Activities ▸
A: From the homebrew recipe, list every hop addition with its boil time.
B: Write out the part of the homebrew recipe that begins at the words "Beersmith file: View" and stops after "pushed with co2).".

Extract to read ▸
▶

7 lbs Vienna Malt (3.5 SRM) Grain 70.00 %
3 lbs Pilsner (2 Row) UK (1.0 SRM) Grain 30.00 %
0.50 oz Pearle [8.40 %] (60 min) Hops 14.4 IBU
0.50 oz Tettnang [4.20 %] (45 min) Hops 6.6 IBU
0.50 oz Tettnang [4.20 %] (0 min) Hops -
1 Pkgs Safale US-05 (Fermentis #US-05) Yeast-Ale

Mash at 150 degrees for 60-75 minutes. Sparge to get boil volume. Boil for 60 minutes, and rapidly chill to 62 degrees. Add yeast, and ferment at 62 for 14 days. Rack into secondary, or keg, and crash cool until clear.

This beer was not originally mine- I found it somewhere here, but can't find the thread of who posted it. Will the real recipe-czar please confess? I made a few changes, to match my supplies, but other yeast strains can be used. German Ale yeast, at a cool ale temperature, would be wonderful. This beer tastes like a more flavorfull BMC.

Beersmith file: View attachment fyb.bsm

Due to my long and low temp mash, it finished at 1.008, lower than my goal of about 1.010-1.012. I thought it might be too dry, but it actually turned out perfect!
 
Vienna FTW! Gawd, this must be amazingly good. I'll have to give this a try in my quest to find a perfect thirst quencher for summer. :rockin:

It was wonderful. I "lagered" it for a couple of weeks in the keg and then "jumped" it into a new keg so there wouldn't be any sediment in it when I took it out to the lake. (Black QD, beerline, black QD- pushed with co2).

It worked perfectly- crystal clear (using only whirlfloc) and no sediment to offend non-homebrew drinker's sensibilities. Everyone loved this beer. My homebrew ale loving husband, and my lager loving friends, all sucked it down with gusto. I liked it, too. It's got the basic taste of a crisp German lager, but with a bit more flavor.

◀

Extracted information ▸
▶

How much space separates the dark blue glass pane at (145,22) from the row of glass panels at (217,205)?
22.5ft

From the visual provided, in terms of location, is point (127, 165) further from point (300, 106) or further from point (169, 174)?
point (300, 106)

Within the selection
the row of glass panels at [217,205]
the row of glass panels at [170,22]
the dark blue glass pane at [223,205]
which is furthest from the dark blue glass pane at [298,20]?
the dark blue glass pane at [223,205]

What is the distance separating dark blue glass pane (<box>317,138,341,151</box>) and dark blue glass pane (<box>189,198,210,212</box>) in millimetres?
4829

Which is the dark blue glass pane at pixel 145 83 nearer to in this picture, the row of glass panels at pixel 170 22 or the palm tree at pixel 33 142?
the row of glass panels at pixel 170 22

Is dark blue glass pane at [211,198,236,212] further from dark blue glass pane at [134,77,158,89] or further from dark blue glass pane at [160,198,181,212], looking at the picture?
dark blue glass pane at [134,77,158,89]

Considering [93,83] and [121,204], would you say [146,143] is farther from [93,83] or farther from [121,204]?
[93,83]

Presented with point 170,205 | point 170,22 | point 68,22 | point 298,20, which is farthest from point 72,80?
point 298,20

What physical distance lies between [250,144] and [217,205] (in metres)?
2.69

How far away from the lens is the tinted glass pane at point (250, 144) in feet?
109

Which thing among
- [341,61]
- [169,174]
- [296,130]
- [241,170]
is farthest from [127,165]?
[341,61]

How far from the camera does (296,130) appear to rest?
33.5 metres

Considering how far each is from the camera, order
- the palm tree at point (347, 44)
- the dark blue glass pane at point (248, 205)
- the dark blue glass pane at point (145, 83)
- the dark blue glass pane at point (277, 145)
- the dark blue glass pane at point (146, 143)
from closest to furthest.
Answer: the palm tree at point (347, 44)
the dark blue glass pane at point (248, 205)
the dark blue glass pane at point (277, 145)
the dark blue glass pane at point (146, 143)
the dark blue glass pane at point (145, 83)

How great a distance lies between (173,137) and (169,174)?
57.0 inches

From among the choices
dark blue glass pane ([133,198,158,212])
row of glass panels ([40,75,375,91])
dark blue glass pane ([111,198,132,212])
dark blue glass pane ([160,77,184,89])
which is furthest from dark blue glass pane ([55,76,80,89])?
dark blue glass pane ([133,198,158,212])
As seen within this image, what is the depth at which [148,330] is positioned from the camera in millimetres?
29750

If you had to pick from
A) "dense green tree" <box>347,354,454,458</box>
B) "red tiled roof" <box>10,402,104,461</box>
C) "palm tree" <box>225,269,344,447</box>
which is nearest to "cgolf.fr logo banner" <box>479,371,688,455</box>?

◀

Solutions ▸
A:
- Pearle, 60 min
- Tettnang, 45 min
- Tettnang, 0 min

B:
Beersmith file: View attachment fyb.bsm

Due to my long and low temp mash, it finished at 1.008, lower than my goal of about 1.010-1.012. I thought it might be too dry, but it actually turned out perfect!
 
Vienna FTW! Gawd, this must be amazingly good. I'll have to give this a try in my quest to find a perfect thirst quencher for summer. :rockin:

It was wonderful. I "lagered" it for a couple of weeks in the keg and then "jumped" it into a new keg so there wouldn't be any sediment in it when I took it out to the lake. (Black QD, beerline, black QD- pushed with co2).